In my testing yes, it very much seems so, at least for btrfs vs ZFS, ZFS is still slightly worse than mdadm raid and ext4/xfs.
I don't know if this is because btrfs can't use block cache properly or because ZFS's own caching is better. I wouldn't be surprised if this is a thing needed only by CoW filesystems.

The same "server" (It's the cheapest first-gen threadripper on a gaming asrock mobo and 128GB of ECC RAM, not a true server) with the same array of 20 SAS drives in the same system, arranged as RAID10 for both ZFS and btrfs, the same Windows VMs run like absolute lagfest with btrfs (5-10 seconds to register a click on screen), while with ZFS it's nearly as good as the same VM running on a mdadm raid with normal filesystem (ext4/xfs), even BEFORE I start adding SSDs as read/write cache for it.

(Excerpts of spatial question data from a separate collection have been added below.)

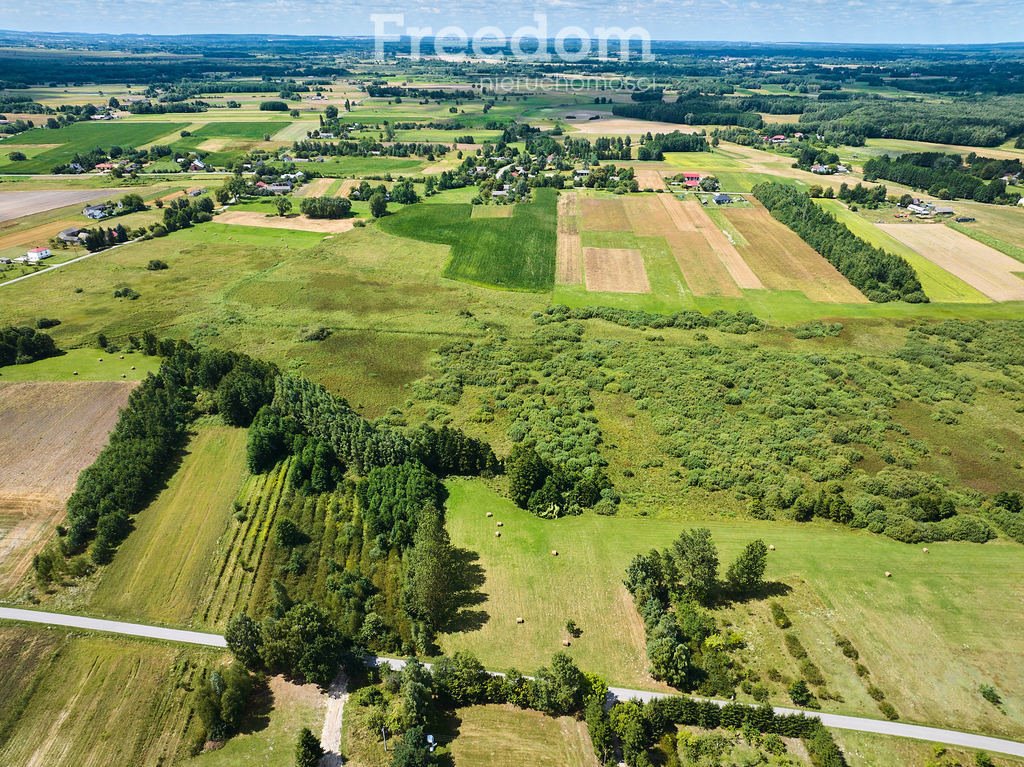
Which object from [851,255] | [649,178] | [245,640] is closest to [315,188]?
[649,178]

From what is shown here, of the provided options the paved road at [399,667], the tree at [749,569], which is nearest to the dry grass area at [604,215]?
the tree at [749,569]

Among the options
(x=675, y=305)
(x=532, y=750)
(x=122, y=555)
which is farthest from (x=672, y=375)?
(x=122, y=555)

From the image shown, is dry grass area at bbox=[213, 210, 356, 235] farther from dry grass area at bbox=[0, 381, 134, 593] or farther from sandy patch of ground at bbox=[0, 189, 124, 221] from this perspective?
dry grass area at bbox=[0, 381, 134, 593]

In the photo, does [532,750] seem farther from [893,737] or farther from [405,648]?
[893,737]

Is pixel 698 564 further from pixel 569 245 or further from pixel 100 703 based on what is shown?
pixel 569 245

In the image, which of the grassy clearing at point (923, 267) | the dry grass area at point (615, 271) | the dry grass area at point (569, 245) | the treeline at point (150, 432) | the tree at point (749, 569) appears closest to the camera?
the tree at point (749, 569)

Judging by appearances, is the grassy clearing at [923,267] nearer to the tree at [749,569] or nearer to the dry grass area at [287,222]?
the tree at [749,569]

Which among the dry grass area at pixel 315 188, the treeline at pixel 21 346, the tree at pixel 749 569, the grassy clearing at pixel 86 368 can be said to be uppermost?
the dry grass area at pixel 315 188
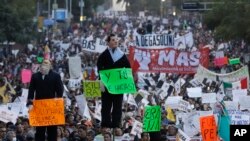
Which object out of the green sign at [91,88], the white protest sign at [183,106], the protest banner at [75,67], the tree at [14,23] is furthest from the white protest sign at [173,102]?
the tree at [14,23]

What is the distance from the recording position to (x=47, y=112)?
13359 mm

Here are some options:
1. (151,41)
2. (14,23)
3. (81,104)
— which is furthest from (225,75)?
(14,23)

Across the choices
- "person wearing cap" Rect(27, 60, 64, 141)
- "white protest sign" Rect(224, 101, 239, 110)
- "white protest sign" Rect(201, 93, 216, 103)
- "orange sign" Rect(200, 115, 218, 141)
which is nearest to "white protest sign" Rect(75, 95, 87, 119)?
"white protest sign" Rect(201, 93, 216, 103)

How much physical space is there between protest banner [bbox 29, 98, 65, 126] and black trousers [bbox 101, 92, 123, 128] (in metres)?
0.56

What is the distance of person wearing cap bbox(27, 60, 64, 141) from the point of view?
13234mm

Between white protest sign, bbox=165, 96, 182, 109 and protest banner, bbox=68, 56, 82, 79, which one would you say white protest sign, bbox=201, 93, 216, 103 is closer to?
white protest sign, bbox=165, 96, 182, 109

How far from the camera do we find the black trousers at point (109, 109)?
43.4ft

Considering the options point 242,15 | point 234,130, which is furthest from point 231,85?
point 242,15

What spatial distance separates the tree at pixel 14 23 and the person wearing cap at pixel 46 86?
39444mm

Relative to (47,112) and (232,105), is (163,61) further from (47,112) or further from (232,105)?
(47,112)

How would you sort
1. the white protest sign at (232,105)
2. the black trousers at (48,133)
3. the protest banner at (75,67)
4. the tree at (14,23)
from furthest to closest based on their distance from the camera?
the tree at (14,23)
the protest banner at (75,67)
the white protest sign at (232,105)
the black trousers at (48,133)

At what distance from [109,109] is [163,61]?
40.2 ft

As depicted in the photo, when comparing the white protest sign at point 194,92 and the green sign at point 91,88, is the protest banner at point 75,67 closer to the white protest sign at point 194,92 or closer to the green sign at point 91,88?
the white protest sign at point 194,92

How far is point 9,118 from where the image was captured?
17.1 metres
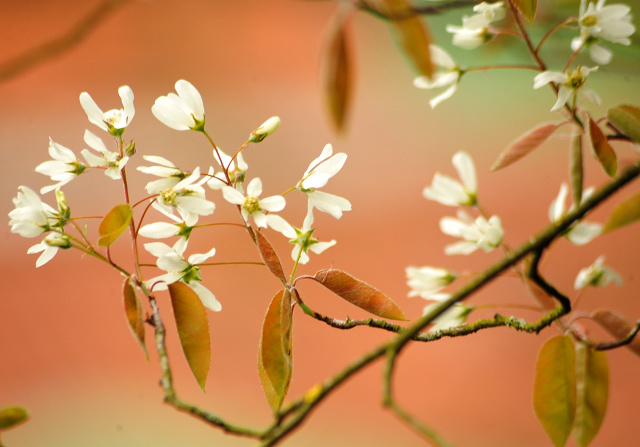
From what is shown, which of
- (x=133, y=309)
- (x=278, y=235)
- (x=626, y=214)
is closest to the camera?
(x=626, y=214)

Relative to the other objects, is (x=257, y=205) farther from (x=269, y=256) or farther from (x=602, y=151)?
(x=602, y=151)

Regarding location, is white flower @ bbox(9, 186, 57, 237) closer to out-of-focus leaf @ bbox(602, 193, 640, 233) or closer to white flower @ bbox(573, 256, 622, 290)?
out-of-focus leaf @ bbox(602, 193, 640, 233)

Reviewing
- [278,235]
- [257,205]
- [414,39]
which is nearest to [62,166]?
[257,205]

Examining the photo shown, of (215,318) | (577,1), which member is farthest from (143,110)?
(577,1)

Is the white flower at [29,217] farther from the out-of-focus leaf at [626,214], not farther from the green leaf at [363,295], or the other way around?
the out-of-focus leaf at [626,214]

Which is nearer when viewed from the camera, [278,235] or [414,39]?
[414,39]

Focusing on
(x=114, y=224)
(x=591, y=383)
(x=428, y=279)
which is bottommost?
(x=591, y=383)
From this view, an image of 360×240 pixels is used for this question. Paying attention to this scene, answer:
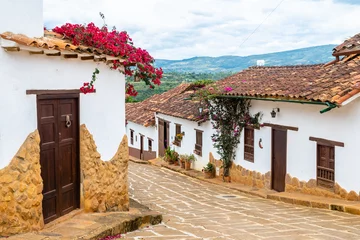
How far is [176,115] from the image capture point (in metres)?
21.2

Ah it also handles multiple VMs without any change, while running multiple VMs on a btrfs array is ridicolously worse.

And I'm limiting ZFS's cache to 32GB of RAM, while Linux page cache has no such limit and can use all the free RAM available, which is 100+GB (the server has 128GB, a single VM is using 16GB and there is only one up when testing, the host is a OpenSUSE Tumbleweed headless system so it's using less than 512MB of RAM.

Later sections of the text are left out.